The Heart Under the Floorboards
[Level 1: Transitional] Vulnerability is terrifying, so why am I here writing?
I’m crying while writing this. Not from a bad day or anything like that.
It’s because I need to write. And nothing’s coming today.
But why do I feel so compelled to write instead of taking a break?
Especially when I’m completely sober?
Especially when I’m running up a mean sleep deficit?
Especially when I’ve been writing basically every day for the past 4 weeks?
Especially when I keep getting ideas that I’m not ready to share out of lingering fear?
I have a working theory on that.
When longing overflows
I had a recent realization that I covered in What Saying Yes to God Means (Level 3). The TL;DR is that I could no longer hold back what’s been building up inside me for the past several years.
But what I’m still unclear on is: why? And why now (as my supportive, but understandably confused spouse was asking)?
I don’t know if it’s a factor of:
no community (sangha) to exchange my evolving ideas with (do I dare try my luck with Reddit?)
my experience deepening to a point that I can no longer just brush it off as a casual hobby (it was SO hard to just jump right into morning standup after something as mind-bending as the realization I had in When Being Becomes Doing, NOT the Other Way Around hit me right beforehand)
a genuine growing desire to want to share something in the chance that it’s useful to someone else who’s struggling
Or is the answer to why and why now something more... insidious?
the spiritualized ego trying to distract me from being with more doing (HMMM... this one honestly deserves its own follow-up post)
trying to make my spiritual journey meaningful outside of my own life by making it my “duty” to share
something I still don’t have the awareness to realize because the ego is REALLY GOOD at self-preservation
It’s SO GOOD at self-preservation, in fact, that it’s been running me ragged fighting for its life while a new one tries to emerge from my depths.
The double life of the “modern mystic”
What I do know is that I’m backed up like the highway at rush hour ever since meditation has become more than just “stress relief.”
My secret “double-life” has been eating away at me. The heart of a mystic is beating under the floorboards... and I can no longer ignore its pounding.
I’m tired of living in shame for what I’m becoming when it’s given my life meaning. I thought I’d only ever be able to manufacture that feeling, cobbling it together from society’s expectations of a “good life.” That only ever made me tired. And like many people, I’m tired of being tired.
Stretched to the breaking point
I’ve been struggling with this double-life for about a year. Looking back at my journals, the strain was visible—and the language I used was painfully consistent.

==========

INSTRUCTIONS:
a) Rewrite the post's passage starting with "I have a working" and going on through "luck with Reddit?)", swapping "spouse" for "partner".
b) List every circumstance the post introduces with the words "Especially when."

GIVEN MATERIAL:

==========

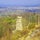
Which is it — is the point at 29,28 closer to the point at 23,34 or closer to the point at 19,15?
the point at 23,34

==========

PER-TASK OUTPUTS:
a)
I have a working theory on that.
When longing overflows
I had a recent realization that I covered in What Saying Yes to God Means (Level 3). The TL;DR is that I could no longer hold back what’s been building up inside me for the past several years.
But what I’m still unclear on is: why? And why now (as my supportive, but understandably confused partner was asking)?
I don’t know if it’s a factor of:
no community (sangha) to exchange my evolving ideas with (do I dare try my luck with Reddit?)

b)
- I'm completely sober
- I'm running up a mean sleep deficit
- I've been writing basically every day for the past 4 weeks
- I keep getting ideas that I'm not ready to share out of lingering fear